Aeration - Taste and odor problems are often a result of the presence of dissolved gas such as natural occurring hydrogen sulfide, or living organic material such as algae, or decaying organic material, industrial waste or even residual chlorine. Forcing tiny bubbles of air through the water facilitates the release of these gases from solution reducing unpleasant odors and taste.
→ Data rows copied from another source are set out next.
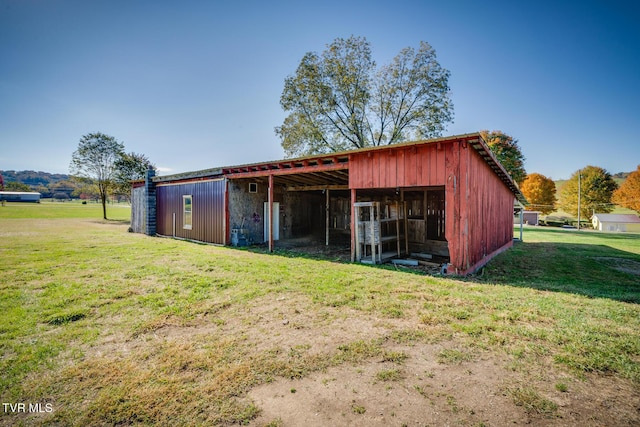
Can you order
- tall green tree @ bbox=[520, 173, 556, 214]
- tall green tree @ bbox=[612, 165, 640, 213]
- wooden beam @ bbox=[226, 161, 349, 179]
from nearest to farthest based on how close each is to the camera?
wooden beam @ bbox=[226, 161, 349, 179], tall green tree @ bbox=[612, 165, 640, 213], tall green tree @ bbox=[520, 173, 556, 214]

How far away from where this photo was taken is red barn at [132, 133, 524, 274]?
708 cm

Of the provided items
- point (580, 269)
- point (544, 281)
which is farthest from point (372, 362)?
point (580, 269)

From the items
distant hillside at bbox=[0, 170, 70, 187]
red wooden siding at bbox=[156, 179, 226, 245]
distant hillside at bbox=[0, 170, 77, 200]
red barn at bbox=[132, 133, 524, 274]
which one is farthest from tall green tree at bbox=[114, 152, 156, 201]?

Water Deliver and Distribution
Once water has been treated, it is ready for distribution to homes and businesses. There is, however, a logistics problem between treatment and delivery. While treatment plants are designed to treat water at a constant rate, people don't use water at a constant rate. Traditionally there is less water use during the late night and early morning hours than during the day. Daily water use tends to peak in the morning as people prepare for their day, and then again in the evening as people return home to prepare dinner. In the summertime lawn watering can also dramatically impact the peaking nature of water use. Consequently, it is important to have enough storage capacity within the distribution system to meet the days peaking requirements without running out of water. Pipes that deliver the water from the storage tank to the individual homes and businesses also have to be sized large enough to convey water during the times of peak usage. Fire-fighting imposes even greater demands upon the system, requiring that pipes and storage reservoirs be sized large enough to battle a blaze during periods of peak water use without losing water pressure or depleting
Insuring adequate water pressure throughout the system is yet another problem for water system designers. Smaller pipes cost less to purchase and install than large pipes. But to deliver the same amount of water through a smaller pipe means that the water must travel faster. Since there is an interdependent relationship between the velocity of the water and the pressure in the pipe, the designer must size pipes large enough to accommodate the required flow without increasing the project cost by over-sizing pipes.